Overview
The purpose of this phase I study is to evaluate the safety, tolerability, pharmacokinetics (PK) and pharmacodynamics (PD) of HRS-5765 in healthy participants.
Eligibility
Inclusion Criteria:
- Healthy men and women aged 18 to 65 years old at informed consent signing.
- Male body weight ≥ 50 kg and \< 90.0 kg, female ≥ 45 kg and \< 90.0 kg; BMI 19 to 26 kg/m² at screening and baseline.
- Have no clinically significant abnormalities at screening and baseline.

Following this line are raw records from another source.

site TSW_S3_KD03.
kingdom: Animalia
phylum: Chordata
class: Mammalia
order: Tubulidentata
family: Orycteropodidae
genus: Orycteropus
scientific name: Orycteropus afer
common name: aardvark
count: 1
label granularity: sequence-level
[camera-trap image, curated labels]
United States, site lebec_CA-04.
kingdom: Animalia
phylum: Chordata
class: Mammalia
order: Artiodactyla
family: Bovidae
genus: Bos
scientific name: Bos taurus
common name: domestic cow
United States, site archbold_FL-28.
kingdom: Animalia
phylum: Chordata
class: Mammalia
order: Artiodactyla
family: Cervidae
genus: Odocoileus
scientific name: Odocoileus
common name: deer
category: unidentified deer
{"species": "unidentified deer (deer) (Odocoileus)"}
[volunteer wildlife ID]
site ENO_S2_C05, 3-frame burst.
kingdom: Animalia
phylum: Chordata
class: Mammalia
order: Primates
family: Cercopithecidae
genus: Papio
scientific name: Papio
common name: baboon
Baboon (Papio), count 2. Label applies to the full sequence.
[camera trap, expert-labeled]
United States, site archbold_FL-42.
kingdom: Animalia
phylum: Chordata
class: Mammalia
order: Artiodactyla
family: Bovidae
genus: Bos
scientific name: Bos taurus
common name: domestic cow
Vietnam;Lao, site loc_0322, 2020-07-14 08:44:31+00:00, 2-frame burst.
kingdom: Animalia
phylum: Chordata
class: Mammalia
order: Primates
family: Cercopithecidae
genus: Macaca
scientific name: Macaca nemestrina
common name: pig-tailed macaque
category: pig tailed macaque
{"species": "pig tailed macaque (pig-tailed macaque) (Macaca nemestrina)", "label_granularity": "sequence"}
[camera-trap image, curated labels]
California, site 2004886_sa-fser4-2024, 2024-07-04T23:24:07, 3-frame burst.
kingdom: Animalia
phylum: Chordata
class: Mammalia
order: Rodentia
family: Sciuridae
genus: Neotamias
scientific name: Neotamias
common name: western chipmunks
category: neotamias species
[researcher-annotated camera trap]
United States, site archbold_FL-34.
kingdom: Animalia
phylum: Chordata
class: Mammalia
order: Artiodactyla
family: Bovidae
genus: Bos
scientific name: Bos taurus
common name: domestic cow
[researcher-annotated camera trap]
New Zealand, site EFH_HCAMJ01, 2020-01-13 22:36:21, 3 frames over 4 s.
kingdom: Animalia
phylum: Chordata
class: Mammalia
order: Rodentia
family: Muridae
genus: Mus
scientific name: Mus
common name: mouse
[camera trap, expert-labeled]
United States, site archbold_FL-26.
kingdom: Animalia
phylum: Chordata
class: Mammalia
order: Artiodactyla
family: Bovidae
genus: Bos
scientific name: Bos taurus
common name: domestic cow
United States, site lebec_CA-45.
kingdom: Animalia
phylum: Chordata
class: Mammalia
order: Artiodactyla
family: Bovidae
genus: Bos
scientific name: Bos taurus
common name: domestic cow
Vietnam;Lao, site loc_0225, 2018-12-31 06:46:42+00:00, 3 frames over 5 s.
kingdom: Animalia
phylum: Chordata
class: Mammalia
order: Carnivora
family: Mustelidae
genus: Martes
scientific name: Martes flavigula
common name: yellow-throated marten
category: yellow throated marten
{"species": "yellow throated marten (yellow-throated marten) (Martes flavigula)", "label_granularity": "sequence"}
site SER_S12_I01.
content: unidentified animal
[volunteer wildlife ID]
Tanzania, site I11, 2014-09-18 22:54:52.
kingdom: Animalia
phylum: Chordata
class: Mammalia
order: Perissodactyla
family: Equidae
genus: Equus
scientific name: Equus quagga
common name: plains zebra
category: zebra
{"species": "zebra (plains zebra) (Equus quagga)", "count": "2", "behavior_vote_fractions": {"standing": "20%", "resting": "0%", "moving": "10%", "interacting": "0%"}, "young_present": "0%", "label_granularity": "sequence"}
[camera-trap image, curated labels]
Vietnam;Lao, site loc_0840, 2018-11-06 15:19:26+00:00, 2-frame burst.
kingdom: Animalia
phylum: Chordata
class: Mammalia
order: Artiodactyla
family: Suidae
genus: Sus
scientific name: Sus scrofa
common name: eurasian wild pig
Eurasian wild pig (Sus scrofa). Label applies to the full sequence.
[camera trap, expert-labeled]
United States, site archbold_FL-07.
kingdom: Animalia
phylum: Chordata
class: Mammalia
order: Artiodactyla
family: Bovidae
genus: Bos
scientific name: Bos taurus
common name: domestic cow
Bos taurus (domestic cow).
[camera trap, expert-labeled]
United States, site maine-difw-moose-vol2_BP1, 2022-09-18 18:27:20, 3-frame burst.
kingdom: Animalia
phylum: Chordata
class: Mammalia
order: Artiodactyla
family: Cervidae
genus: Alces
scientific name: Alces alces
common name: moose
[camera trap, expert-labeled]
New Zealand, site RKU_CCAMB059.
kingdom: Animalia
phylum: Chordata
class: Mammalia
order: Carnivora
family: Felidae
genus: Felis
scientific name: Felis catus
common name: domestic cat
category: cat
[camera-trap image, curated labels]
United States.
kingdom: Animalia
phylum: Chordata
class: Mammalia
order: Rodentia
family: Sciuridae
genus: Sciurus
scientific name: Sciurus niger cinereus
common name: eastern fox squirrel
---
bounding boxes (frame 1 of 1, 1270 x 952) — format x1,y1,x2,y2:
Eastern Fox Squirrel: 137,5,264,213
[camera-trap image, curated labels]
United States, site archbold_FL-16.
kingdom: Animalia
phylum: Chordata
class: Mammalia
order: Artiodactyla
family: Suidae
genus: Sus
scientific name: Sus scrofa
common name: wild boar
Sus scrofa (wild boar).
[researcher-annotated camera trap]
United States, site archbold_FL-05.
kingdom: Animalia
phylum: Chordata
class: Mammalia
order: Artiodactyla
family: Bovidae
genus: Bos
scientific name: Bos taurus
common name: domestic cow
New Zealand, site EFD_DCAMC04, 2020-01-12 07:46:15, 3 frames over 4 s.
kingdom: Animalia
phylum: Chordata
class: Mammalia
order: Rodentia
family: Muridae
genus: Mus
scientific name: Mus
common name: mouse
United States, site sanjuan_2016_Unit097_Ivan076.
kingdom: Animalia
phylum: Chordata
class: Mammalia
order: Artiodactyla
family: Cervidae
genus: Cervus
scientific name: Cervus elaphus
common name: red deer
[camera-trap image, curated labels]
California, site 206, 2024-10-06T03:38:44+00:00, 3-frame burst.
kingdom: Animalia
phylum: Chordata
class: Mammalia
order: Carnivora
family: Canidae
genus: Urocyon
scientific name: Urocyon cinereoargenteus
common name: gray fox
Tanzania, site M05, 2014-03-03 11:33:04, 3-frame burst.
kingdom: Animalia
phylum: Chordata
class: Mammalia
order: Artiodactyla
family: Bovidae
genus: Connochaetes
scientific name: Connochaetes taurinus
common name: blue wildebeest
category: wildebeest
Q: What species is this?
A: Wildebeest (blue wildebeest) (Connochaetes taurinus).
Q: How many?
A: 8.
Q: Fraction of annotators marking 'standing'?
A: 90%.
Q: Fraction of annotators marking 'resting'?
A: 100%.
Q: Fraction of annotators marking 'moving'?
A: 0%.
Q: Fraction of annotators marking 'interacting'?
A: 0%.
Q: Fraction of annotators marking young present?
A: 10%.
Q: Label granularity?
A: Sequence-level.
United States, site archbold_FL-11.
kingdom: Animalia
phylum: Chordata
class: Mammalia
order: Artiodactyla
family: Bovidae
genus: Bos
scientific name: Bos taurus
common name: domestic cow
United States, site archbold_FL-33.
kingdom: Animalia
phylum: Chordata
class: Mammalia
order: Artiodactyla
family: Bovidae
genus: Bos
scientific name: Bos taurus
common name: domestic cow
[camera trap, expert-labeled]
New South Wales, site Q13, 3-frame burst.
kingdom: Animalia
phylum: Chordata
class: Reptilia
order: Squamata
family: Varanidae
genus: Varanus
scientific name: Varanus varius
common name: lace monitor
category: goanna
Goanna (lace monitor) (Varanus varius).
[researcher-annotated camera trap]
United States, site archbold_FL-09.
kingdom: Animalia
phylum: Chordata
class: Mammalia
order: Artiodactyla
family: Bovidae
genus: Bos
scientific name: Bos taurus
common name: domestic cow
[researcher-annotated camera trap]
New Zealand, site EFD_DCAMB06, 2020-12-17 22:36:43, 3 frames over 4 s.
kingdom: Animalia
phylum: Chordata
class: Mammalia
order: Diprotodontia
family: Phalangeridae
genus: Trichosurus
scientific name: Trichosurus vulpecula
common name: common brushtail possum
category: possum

- Fertile females and males with fertile female partners: effective contraception consent, and sustained until 1 week after the last dose (abstinence or highly effective contraception); no sperm/egg donation.
Exclusion Criteria:
- A history or current severe diseases of multiple systems, or other diseases interfering with trial results.
- Severe infection, trauma, major surgery within 3 months before screening; Planned surgery during the trial.
- Blood donation/severe blood loss (≥ 400 mL) within 3 months, blood transfusion within 4 weeks before screening; Planned blood donation during the trial.
- History of drug abuse/dependence; positive urine drug test at screening. Participation in other clinical trials within 3 months before screening or planned.
- Participation during the trial; Within 5 half-lives of a prior drug (whichever is longer).
- Smoking history (≥ 5 cigarettes/day) within 4 weeks before screening; Inability to abstain from tobacco during the trial.
- Positive for HBsAg, HIV antibody, Treponema pallidum antibody or HCV antibody at screening.
- Special dietary requirements and inability to comply with the unified diet.
- Difficulty in swallowing/venous blood collection; Intolerance to intensive blood sampling.
- Other circumstances deemed unsuitable for trial participation by researcher.